Monday, February 14, 2011

Buffalo Chicken Dip

Let me tell you the following 2 facts about myself:

1. I hate beans. Black beans, pinto beans, blech. It doesn't deter me from eating Willy's, but I really really hate beans.
2. I love dips. I love buffalo dip, artichoke dip, crab dip... if it has ingredients such as 1 bag shredded cheese, 2 blocks cream cheese, and 1 jar ranch dressing, consider me in love.

I passed around my buffalo chicken dip recipe a few weeks ago for Super Bowl parties, and I got a ton of feedback telling me how great it was. But I didn't make it for myself, because, well, again... recipes that include 2 blocks of cream cheese and 1 bag of shredded cheese are not exactly healthy.



A while ago, Angela inspired me to substitute food processed beans for cheesy things. First I added pureed navy beans to a crockpot soup fail. It failed, so I never got to determine if the beans were a good or a bad thing. Then, I started thinking that I really wanted a healthier version of buffalo chicken dip. It is a staple at parties and meetings and honestly, I've yet to find someone who makes it better than I do (although that's because when I make it, I can include exactly what I want!)

Sunday morning, I woke up bright and early. I got to work sewing my sunglasses case. Then, I decided it was late enough in the morning (10am) to start boiling chicken and mixing together beans and ranch and Frank's hot sauce. Yep.



I had already soaked & cooked the beans per the instructions on the bag and they were just waiting in my fridge. I scooped out 1.5 cups of pureed beans and dumped those in the food processor. Then I added 3/4 cup of fat free ranch dressing. I started the food processor, and slowly added the last 1/3 of a bottle of Frank's red hot sauce. I have no idea what the actual measurement was, and you're lucky I bothered to measure the other 2 ingredients.




With that mixture sitting nicely in my food processor, I started to boil 2 chicken breasts. Some people would use canned chicken in buffalo chicken dip, and to that I say, I am not a cat and I do not eat things that smell like canned chicken smells. Yuck. I boil chicken breasts, wait for them to cool (or not) and shred them. It's the way real buffalo chicken dip is made, I'm telling you.



Mix the chicken and the saucy beany goodness. Sprinkle shredded cheese on top. Bake in oven for 20 minutes at 350.



Amazing.

3 comments:

  1. Looks like a good dip! I like the addition of the beans.

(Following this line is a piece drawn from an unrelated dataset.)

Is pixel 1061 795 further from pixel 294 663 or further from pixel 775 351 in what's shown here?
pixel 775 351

    Honestly, I used to hate beans too but I started adding a few black beans into my Mexican food. I'd add a little more and a little more until I had to have them in there! They are def an acquired taste (and texture!) but they're SO good for you, I had to learn to like them. And now I do!

    ReplyDelete
  2. We make a similar thing but call it "crack dip" cause it really is that good and addicting! Deelish.

    ReplyDelete
  3. I'm weird. I am okay with refried or food processed beans but can't stand them whole! It's about texture with me, not taste.